「俺ら二人で出かけるのって何だかんだで初めてじゃね?」
「確かにそうだね。いつもみんな一緒だし」
鞍馬の神修の事務室で借りた迎門の面を深く被り直しながら、私たちは並んで鬼脈を歩いた。
鬼市くんの心配とはよそに、鬼脈はいつも通りの賑わいを見せている。
「皆から頼まれた土産、帰りじゃ間に合わねぇかもしんねぇし先に買ってかね?」
「あ、そうだね。そうしよっか」
まずは来光のおはぎからだなー、と皆からのお土産リクエストメモを確認しながらサクサクと行き先を決めていく。
こっちだな、と歩き出した慶賀くんの隣に並ぶ。
「巫寿、後」
突然手を引かれて数歩よろめくと、屋台を引いたのっぺらぼうが「悪いね嬢ちゃん!」と後ろを走っていく。
「あ、ありがとう」
「おう。

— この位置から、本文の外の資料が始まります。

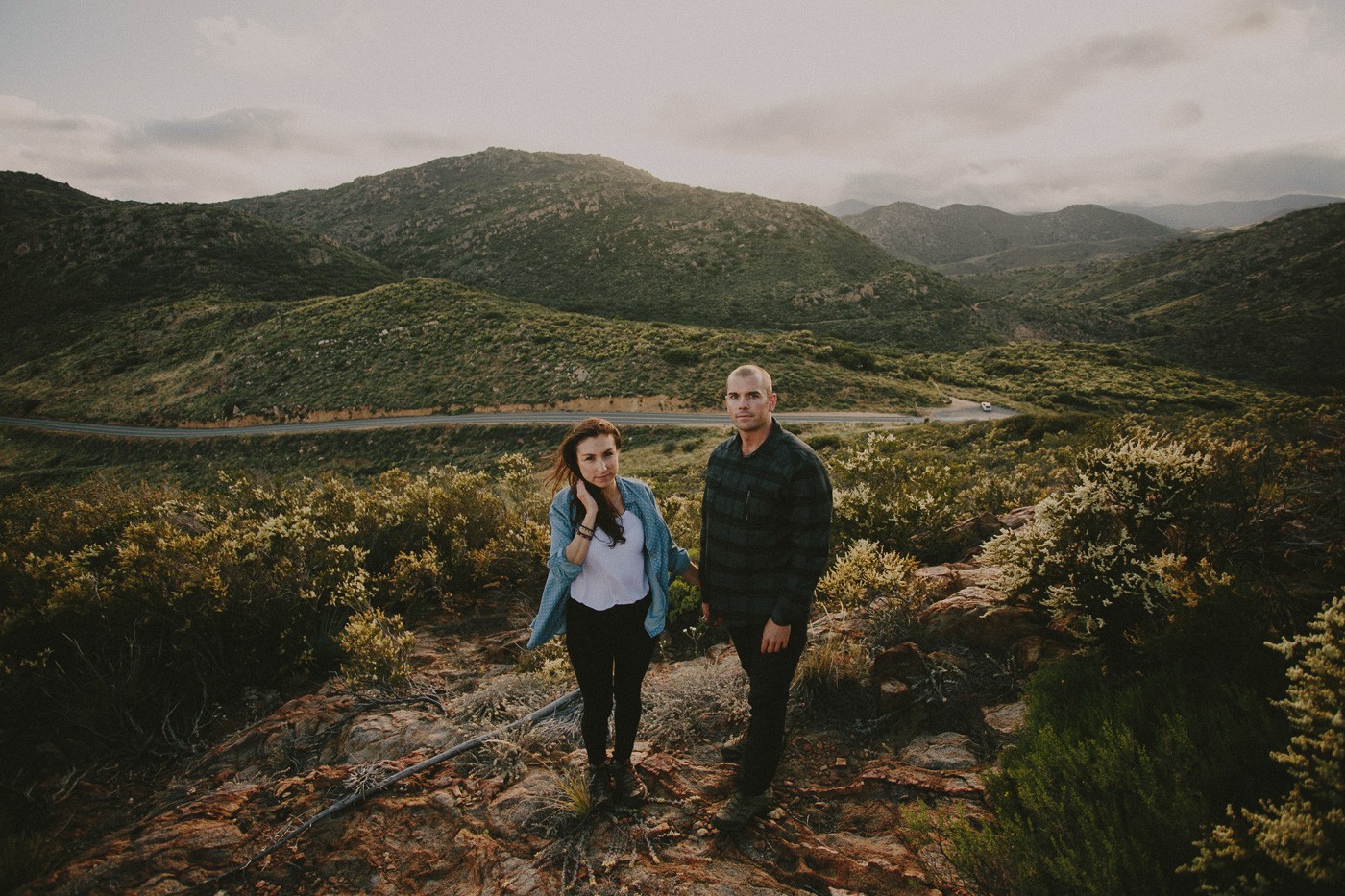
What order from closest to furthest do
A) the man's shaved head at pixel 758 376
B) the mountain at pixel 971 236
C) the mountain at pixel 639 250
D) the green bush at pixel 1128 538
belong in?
the man's shaved head at pixel 758 376, the green bush at pixel 1128 538, the mountain at pixel 639 250, the mountain at pixel 971 236

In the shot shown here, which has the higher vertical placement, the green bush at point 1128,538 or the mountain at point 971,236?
the mountain at point 971,236

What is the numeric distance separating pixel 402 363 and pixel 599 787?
33.7 m

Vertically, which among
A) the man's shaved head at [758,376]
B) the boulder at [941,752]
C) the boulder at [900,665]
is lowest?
the boulder at [941,752]

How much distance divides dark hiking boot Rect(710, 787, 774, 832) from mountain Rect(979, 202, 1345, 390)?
53.3 metres

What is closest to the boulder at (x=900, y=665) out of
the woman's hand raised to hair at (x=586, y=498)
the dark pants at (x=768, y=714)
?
the dark pants at (x=768, y=714)

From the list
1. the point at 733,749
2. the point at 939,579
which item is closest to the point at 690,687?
the point at 733,749

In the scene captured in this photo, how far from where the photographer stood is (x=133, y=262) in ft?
163

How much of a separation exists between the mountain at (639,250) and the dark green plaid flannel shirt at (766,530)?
47.7 meters

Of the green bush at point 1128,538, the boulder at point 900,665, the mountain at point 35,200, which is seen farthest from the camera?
the mountain at point 35,200

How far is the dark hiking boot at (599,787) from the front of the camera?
9.09 feet

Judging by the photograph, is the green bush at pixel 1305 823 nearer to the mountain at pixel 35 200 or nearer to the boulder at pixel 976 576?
the boulder at pixel 976 576

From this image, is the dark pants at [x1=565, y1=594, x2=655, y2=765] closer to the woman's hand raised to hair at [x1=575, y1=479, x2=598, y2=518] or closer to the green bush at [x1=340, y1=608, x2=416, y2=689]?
the woman's hand raised to hair at [x1=575, y1=479, x2=598, y2=518]

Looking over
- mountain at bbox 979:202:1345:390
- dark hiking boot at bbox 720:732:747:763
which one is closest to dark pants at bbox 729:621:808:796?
dark hiking boot at bbox 720:732:747:763

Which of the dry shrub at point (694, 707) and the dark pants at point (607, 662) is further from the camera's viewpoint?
the dry shrub at point (694, 707)
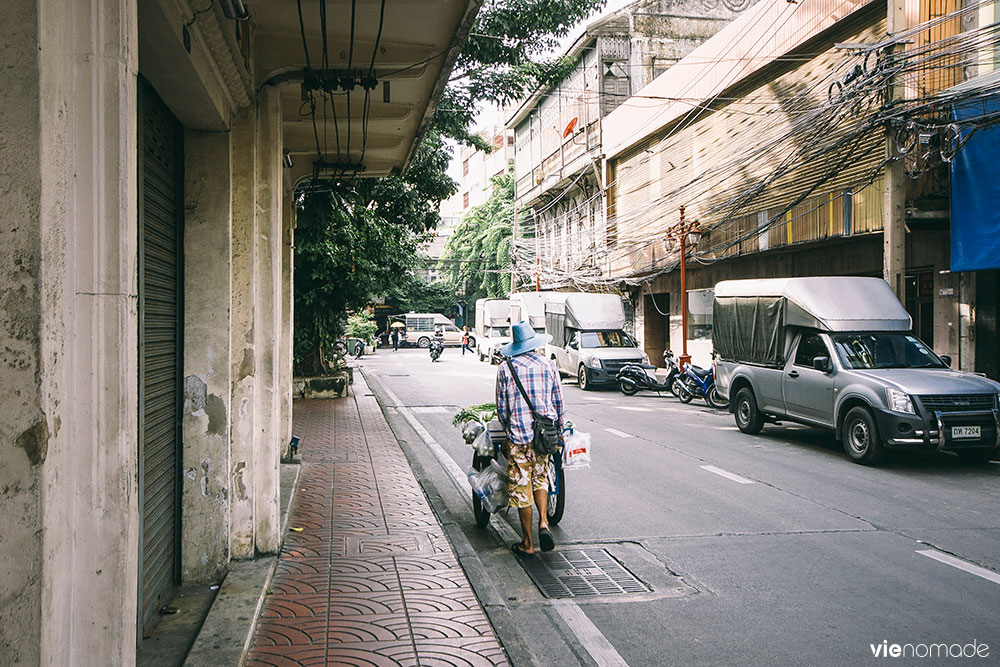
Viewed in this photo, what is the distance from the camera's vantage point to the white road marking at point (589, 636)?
4.49 m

気をつけろよ」
皆といるとお調子者キャラが目立つけれど、なんだか今日は頼もしい。
「慶賀くんって意外としっかり者なんだね」
「おい、意外とってなんだよ!」
むっと唇を突き出した慶賀くんに慌てて「"意外と"はなし!」と訂正を入れる。
今更遅せぇよ、とちょっと呆れた様子で笑った慶賀くんに肩を竦めた。